What was that God-awful sound? She covered her ears. Where was it coming from? Her brain was foggy, and it took longer than usual to process the information.

She opened her eyes slowly, and a spike of pain shot through her head. The incessant beeping was not what she needed with the hangover she now had. Gathering her bearings she realized she was in her own bed. How did she get here? Hadn’t she been with Lawrence last night? She tried to remember how she’d gotten home, what she had done… but the alarm was going off at a disturbing decibel level which made it difficult to think.

Reaching for her phone to turn off the alarm, she sat straight up in bed. Sunlight was barely beginning to stream through the window but it was enough for her to see her phone wasn’t on the nightstand in its usual place.

And something smelled funny, like something was burning.
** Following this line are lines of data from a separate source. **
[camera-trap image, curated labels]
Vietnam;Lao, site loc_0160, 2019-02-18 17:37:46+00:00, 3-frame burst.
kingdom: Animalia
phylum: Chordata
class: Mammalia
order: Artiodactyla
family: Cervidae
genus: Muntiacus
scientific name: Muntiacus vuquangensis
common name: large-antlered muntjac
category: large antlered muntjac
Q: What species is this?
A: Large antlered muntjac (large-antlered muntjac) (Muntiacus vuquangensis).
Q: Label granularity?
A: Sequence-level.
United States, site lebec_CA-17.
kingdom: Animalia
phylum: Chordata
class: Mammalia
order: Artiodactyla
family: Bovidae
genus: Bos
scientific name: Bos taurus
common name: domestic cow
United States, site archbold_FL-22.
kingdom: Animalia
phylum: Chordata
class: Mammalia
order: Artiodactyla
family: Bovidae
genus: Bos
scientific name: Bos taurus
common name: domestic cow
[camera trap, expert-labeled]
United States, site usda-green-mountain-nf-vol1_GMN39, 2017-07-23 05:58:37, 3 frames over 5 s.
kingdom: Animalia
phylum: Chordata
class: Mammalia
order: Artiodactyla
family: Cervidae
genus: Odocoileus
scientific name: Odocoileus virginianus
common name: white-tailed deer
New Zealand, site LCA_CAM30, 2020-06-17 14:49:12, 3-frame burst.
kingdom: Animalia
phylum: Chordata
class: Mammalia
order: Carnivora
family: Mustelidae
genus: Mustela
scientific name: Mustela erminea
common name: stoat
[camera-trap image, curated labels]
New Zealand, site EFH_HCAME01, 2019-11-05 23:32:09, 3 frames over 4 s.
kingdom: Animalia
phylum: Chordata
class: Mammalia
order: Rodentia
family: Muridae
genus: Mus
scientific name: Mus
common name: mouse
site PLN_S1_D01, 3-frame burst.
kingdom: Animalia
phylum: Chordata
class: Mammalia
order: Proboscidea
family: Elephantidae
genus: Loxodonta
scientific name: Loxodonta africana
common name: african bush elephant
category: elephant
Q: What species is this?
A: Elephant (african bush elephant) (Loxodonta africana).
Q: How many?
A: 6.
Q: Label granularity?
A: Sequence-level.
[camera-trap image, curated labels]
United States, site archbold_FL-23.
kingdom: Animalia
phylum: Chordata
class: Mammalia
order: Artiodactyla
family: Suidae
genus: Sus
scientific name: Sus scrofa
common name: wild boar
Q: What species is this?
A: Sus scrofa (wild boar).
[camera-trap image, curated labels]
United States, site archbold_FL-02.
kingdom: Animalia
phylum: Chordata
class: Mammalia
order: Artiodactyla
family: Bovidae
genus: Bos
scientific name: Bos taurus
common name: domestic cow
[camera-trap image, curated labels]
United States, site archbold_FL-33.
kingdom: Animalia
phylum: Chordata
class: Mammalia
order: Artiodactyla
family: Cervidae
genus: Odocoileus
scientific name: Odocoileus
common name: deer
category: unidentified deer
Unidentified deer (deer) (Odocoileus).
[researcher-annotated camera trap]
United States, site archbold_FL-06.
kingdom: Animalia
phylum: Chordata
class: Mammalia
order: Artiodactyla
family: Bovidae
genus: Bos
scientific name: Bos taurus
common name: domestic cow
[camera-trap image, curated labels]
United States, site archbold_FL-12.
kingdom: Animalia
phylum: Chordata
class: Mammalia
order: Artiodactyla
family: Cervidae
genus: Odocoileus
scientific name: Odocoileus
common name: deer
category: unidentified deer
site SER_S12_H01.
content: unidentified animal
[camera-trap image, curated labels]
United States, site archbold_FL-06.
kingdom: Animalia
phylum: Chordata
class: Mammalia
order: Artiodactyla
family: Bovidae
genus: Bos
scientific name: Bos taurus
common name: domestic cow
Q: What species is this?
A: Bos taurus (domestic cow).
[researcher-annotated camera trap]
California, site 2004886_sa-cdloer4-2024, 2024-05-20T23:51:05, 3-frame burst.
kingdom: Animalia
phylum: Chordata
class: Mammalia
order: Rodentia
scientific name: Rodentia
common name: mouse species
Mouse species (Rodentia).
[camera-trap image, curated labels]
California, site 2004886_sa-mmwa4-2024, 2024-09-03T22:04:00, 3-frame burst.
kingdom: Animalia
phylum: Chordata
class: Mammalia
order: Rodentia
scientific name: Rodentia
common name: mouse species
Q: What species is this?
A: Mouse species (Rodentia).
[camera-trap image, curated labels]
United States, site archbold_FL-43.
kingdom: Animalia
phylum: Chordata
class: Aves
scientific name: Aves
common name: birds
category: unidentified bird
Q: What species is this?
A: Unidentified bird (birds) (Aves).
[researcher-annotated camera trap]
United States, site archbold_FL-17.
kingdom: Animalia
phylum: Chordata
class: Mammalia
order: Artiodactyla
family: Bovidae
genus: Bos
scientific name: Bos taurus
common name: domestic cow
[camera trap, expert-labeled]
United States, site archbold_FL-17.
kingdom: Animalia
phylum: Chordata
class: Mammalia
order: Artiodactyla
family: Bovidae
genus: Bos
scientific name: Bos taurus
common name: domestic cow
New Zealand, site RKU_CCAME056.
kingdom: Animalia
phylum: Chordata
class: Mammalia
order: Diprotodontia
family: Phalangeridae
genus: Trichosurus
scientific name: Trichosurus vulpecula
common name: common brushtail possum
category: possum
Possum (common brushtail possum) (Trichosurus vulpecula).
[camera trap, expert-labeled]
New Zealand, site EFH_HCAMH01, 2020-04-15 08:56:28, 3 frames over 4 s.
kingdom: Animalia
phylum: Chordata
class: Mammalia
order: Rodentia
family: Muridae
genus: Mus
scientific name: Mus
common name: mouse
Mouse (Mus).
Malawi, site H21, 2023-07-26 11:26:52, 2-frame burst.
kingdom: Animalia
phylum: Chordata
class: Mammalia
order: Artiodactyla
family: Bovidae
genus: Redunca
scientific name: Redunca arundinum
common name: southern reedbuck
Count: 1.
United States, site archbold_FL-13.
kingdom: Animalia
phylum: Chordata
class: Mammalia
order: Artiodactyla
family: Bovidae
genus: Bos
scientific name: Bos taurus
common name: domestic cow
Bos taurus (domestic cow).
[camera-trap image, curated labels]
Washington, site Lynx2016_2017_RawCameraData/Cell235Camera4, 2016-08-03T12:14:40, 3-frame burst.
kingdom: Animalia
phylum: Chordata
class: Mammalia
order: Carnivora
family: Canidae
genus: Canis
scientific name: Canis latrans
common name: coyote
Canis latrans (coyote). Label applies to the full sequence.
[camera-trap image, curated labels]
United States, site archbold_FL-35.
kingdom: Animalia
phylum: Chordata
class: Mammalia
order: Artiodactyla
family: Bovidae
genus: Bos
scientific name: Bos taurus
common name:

Oh dear Lord, that is not my alarm! Bolting out of bed, her head pounded as she ran toward the noise. When she reached the kitchen she froze.

Flames engulfed the room, the whole kitchen was ablaze. Her eyes darted to her favorite couch where she’d fallen asleep last night, flames licking all around it, threatening to turn it into a puddle of soot.

The heat from the fire warmed the room to an unbearable temperature and she felt pangs of nausea in her stomach. Panic rose in her throat as she registered that her path to the front door was blocked by flames.

Then she noticed her phone on the floor.

When the phone started melting, she began to scream.